I have spent some time trying to figure out how to do this via a Chi-square permutation test. I've written R code that creates bins say, 100kb upstream and downstream from the locations, have created a frequency table of the significantly DE and non-significantly DE genes sorted into these bins. Because the proportion of non-significantly DE genes is larger than the significantly DE genes (I have about 100 significantly DE and about 1000 non-significantly DE genes), it was suggested to me that I randomly sample a 100 non-significantly DE genes, and run the Chi square test a 1000 times, randomly sampling the non-sig DE genes on each iteration. This is a bit deviation from the Chi square permutation test I am used to, which would randomly shuffle one variable on the contingency table to create a null distribution. Basically, I was told I should test only a subset of my data, and create the null based on random sampling of the complete set.

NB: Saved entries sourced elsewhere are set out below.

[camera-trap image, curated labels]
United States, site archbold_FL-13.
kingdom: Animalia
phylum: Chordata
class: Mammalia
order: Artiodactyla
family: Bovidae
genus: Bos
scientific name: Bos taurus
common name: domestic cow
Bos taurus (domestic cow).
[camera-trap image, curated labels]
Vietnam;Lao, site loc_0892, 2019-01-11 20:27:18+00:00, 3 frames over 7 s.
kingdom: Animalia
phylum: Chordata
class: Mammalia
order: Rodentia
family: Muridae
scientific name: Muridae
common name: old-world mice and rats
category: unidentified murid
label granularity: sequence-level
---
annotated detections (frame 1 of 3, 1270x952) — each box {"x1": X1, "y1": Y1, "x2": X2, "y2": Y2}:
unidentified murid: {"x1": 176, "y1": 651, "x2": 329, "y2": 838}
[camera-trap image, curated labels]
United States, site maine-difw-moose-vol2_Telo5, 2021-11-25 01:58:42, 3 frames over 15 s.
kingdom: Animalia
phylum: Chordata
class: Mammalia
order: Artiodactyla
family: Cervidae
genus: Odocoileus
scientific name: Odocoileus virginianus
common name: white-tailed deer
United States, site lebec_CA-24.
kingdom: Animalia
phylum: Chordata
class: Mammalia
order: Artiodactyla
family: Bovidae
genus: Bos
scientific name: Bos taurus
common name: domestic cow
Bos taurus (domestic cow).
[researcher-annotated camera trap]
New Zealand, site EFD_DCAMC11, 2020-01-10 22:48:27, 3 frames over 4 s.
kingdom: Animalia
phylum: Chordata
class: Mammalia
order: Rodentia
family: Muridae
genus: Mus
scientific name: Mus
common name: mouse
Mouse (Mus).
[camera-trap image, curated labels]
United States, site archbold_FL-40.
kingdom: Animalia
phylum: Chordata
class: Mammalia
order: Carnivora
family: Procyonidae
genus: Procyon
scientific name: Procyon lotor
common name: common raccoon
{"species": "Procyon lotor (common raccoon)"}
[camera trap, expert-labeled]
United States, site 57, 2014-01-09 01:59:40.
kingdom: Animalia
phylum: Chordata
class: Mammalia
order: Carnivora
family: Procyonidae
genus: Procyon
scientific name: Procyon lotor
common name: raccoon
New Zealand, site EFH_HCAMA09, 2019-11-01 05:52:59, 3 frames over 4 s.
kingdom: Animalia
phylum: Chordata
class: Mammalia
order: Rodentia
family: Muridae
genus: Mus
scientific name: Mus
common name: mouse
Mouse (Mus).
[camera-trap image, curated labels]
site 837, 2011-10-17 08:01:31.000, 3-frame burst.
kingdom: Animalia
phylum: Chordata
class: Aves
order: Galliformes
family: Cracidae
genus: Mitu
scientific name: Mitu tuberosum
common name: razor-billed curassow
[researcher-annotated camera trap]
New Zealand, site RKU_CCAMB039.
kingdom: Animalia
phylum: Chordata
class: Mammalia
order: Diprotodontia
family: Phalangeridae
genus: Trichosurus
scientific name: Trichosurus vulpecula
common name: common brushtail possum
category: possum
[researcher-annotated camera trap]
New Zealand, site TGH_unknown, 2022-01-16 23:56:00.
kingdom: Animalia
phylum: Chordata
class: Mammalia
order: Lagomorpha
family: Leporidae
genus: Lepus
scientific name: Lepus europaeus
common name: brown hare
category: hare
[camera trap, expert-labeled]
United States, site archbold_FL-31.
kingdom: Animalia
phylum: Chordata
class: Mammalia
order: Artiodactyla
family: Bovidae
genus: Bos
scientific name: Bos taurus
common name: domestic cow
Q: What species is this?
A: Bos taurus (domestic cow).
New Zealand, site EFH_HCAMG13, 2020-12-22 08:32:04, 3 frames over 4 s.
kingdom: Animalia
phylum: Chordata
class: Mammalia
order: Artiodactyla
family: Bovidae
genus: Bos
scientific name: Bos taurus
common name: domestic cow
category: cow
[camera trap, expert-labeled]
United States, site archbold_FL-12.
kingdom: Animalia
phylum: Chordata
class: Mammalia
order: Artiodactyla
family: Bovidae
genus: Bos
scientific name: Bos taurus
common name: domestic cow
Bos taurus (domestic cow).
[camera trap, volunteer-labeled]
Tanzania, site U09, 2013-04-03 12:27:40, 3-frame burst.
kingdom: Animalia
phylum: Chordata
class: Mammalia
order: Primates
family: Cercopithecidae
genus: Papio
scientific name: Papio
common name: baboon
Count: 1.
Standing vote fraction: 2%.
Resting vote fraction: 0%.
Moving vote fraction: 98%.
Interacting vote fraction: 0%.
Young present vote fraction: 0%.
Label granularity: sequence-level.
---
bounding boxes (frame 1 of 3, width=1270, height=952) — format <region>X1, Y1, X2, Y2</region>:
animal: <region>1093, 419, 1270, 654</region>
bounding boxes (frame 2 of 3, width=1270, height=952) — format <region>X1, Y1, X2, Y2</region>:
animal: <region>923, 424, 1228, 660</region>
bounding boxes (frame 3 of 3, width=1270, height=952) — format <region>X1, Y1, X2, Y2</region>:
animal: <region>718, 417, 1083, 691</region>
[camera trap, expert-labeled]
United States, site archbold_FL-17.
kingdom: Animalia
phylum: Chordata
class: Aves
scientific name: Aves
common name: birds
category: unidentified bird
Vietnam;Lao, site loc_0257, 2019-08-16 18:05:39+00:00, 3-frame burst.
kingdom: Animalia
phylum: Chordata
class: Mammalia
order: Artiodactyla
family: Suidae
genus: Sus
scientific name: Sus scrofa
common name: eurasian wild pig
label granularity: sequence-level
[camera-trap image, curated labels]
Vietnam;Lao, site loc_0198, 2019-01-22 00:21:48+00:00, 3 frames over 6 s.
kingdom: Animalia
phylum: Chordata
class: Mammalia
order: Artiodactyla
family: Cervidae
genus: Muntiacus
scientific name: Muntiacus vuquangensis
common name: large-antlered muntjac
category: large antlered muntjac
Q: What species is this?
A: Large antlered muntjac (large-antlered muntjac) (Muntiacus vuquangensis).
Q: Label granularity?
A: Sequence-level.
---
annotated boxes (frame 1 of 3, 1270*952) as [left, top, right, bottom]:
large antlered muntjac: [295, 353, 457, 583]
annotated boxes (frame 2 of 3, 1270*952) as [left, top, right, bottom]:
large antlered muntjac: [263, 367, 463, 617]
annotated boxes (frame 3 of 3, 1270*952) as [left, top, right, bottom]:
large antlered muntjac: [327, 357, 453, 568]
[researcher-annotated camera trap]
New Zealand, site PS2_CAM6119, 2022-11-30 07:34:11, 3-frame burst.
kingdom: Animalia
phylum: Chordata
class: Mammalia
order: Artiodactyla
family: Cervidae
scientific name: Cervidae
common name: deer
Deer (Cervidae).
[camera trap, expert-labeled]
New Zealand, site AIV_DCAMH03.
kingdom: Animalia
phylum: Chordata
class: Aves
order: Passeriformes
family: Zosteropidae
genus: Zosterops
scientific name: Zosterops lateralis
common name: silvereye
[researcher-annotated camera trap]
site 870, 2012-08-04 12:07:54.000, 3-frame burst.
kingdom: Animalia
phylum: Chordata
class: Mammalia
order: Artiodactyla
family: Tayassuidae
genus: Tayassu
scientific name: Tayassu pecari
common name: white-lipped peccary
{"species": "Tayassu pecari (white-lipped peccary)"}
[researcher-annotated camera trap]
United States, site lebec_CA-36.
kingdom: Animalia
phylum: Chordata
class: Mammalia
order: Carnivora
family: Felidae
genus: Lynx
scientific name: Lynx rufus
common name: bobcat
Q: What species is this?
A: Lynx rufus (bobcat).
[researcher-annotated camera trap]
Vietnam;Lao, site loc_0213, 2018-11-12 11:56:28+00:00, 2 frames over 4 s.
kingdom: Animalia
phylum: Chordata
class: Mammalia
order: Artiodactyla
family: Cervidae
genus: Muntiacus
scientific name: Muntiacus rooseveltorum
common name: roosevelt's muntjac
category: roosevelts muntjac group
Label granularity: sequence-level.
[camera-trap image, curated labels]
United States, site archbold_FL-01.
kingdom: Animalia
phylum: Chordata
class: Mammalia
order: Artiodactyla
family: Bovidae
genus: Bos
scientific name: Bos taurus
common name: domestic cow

I have many questions (based on lots of failed R code), but they all stem from this one main question - is this approach an appropriate test for this aim?
Forgive me if this very basic. I am very, very new to genomics and have little background in the area.
How about this:
I'd just put together a gene neighbour network in cytoscape and use jActiveModules if I wanted a rough and ready answer.
Are you sure your candidate gene sets aren't correlated through some other technical artifact (shared probes / sequence identity)?